This may seem a contradictory rule given that membership to GISC is not compulsory. What it is effectively saying to intermediaries is join up or be damned.
But there are clear and logical reasons why the GISC sought to uphold this rule. The new regime will only be effective if it is backed by the entire industry and it is given teeth. What would be the point of a regulator that allowed its members to deal with non-regulated parties? After all, it is consumer protection we are talking about here, and therefore regulation of the person who is directly responsible for advising the consumer is essential.
If this means that there is room for only one regulator in the general insurance industry then so be it. One of the key reasons the GISC was created in the first place was to do away with the disparate cocktail of codes, statutes and bylaws which previously ruled the roost. The Institute of Insurance Brokers, which is seeking legal advice over whether the GISC contravenes another part of the Competition Act, is increasingly looking like a bad loser, clutching at straws in a desperate attempt to survive. A single regulator will provide the industry with a level playing field and coherence that those active in the financial services industry can only dream about.
But what does this all mean for the protection IFA who wants to continue to offer a comprehensive range of products including PMI to their clients?
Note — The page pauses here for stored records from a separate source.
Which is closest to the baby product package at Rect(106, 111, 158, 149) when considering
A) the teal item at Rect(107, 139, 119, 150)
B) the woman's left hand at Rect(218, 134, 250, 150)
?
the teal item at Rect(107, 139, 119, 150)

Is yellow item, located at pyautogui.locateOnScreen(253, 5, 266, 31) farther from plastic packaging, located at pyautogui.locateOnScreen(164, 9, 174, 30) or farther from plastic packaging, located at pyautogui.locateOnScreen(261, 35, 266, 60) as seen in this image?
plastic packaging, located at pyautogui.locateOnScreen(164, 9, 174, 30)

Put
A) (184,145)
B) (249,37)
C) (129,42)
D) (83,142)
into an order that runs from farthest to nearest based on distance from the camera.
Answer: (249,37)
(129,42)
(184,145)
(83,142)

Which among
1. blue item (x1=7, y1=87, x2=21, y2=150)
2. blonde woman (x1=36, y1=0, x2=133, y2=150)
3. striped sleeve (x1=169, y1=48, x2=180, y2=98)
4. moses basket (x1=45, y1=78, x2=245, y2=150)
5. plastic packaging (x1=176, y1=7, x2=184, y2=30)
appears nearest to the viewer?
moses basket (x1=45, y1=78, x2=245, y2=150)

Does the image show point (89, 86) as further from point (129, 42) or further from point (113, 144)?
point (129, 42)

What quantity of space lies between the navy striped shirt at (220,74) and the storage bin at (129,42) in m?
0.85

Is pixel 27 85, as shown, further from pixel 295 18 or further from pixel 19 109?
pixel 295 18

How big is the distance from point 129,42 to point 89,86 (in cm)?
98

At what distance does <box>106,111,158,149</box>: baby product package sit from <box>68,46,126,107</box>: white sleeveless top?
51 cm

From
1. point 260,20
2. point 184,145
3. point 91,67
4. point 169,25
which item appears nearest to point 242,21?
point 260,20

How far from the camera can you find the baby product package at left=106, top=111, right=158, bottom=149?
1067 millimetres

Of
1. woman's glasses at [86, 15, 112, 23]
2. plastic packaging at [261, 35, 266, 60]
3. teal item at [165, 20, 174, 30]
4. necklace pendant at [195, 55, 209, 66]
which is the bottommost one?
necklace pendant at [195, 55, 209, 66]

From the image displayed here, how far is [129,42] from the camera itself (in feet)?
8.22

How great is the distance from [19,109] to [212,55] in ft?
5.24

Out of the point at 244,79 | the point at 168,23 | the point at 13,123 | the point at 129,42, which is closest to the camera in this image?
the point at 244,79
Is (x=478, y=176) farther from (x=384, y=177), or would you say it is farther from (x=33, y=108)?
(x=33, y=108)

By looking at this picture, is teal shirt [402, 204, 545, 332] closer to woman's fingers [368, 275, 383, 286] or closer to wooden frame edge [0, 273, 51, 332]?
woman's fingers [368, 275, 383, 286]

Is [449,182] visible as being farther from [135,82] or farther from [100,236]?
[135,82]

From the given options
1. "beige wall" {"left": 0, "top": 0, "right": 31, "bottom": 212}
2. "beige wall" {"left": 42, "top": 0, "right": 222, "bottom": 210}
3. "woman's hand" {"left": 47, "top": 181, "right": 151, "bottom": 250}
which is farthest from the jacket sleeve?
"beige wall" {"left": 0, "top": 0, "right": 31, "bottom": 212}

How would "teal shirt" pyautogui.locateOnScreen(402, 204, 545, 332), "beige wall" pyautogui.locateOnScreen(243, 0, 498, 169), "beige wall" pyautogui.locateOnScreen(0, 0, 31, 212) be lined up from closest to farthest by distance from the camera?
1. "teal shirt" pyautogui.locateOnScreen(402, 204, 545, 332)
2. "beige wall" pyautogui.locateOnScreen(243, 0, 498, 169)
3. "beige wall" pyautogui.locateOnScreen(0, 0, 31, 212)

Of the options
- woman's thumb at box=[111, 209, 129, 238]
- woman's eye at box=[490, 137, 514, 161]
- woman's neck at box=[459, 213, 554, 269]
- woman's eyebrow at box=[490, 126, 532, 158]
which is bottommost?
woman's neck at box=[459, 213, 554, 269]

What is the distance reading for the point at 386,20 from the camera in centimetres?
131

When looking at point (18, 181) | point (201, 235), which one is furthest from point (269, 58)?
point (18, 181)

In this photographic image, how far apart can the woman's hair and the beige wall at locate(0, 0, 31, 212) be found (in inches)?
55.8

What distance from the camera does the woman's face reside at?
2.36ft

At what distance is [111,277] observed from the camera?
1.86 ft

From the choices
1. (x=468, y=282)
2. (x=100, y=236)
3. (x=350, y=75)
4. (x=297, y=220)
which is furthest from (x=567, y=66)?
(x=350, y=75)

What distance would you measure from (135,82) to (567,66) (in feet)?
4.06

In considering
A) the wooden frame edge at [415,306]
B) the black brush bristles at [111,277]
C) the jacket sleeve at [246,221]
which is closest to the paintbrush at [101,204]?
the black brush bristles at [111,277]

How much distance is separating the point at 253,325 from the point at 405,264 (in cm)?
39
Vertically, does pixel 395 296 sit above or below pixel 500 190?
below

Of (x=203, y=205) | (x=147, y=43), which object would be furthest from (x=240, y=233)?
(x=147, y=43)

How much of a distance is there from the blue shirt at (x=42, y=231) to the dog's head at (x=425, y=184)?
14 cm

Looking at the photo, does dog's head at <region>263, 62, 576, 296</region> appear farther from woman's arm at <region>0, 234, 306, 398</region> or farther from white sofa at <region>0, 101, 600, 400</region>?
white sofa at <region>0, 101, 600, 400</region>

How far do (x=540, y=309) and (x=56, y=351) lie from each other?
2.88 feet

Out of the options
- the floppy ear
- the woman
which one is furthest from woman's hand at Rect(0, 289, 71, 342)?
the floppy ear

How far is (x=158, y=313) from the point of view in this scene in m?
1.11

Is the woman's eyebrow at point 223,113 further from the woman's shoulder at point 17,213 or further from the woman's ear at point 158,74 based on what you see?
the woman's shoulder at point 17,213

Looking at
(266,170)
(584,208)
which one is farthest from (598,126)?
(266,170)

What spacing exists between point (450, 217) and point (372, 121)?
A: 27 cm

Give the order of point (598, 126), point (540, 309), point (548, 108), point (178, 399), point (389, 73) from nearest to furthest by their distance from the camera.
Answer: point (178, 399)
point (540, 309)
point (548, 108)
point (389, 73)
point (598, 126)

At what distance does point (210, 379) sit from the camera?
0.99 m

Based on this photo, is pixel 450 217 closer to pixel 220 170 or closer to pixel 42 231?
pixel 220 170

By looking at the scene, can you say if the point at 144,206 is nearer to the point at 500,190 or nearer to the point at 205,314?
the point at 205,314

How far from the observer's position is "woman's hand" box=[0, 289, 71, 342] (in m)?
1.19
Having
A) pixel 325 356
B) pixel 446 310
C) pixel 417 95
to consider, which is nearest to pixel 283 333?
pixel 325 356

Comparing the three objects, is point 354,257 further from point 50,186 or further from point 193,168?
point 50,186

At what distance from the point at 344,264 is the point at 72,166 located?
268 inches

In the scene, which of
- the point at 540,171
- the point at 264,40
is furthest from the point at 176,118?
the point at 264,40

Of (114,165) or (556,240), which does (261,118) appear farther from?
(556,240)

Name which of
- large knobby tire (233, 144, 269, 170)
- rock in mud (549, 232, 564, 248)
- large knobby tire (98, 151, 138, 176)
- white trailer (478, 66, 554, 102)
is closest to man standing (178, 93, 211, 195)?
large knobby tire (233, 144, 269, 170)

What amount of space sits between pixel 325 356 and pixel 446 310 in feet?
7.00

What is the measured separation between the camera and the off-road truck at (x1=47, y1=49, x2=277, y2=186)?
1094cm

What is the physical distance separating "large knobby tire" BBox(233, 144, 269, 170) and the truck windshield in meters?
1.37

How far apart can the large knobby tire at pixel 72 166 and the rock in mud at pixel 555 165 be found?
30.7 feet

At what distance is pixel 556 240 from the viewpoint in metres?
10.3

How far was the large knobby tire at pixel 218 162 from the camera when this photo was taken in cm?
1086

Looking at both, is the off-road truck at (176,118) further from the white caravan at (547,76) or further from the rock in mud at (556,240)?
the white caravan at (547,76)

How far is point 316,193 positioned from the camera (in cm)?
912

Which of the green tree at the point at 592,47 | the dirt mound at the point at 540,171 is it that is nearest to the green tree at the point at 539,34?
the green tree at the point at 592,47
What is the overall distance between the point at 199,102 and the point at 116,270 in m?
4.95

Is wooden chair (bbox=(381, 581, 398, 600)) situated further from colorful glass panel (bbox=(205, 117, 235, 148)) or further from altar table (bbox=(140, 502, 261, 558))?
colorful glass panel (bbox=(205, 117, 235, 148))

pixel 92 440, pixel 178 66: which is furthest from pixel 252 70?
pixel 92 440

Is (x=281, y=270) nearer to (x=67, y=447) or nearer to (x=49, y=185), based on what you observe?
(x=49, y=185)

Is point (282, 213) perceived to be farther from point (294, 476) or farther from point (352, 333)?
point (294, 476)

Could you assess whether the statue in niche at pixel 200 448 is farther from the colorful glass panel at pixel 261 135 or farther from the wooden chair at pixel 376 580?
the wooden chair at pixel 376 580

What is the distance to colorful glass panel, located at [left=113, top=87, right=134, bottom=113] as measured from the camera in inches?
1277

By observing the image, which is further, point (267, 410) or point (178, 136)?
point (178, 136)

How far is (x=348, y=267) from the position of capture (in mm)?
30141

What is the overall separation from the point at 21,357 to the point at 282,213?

According to the GISC, they have nothing to fear. While they will have to sign up to the new body in order to continue dealing with PMI insurers, their PIA membership will be recognised for professional indemnity purposes and they will not be forced to segregate their accounts. And unless they carry out huge amounts of general insurance business frankly wishful thinking in the PMI market then the Council says they will only be subject to the minimum membership fee of £200 a year. IFAs are so used to red tape, that this change is unlikely to increase the regulatory burden. And if given the full backing of the industry, as it rightly deserves, the new regulator will increase consumer confidence which in turn can only be good news for business.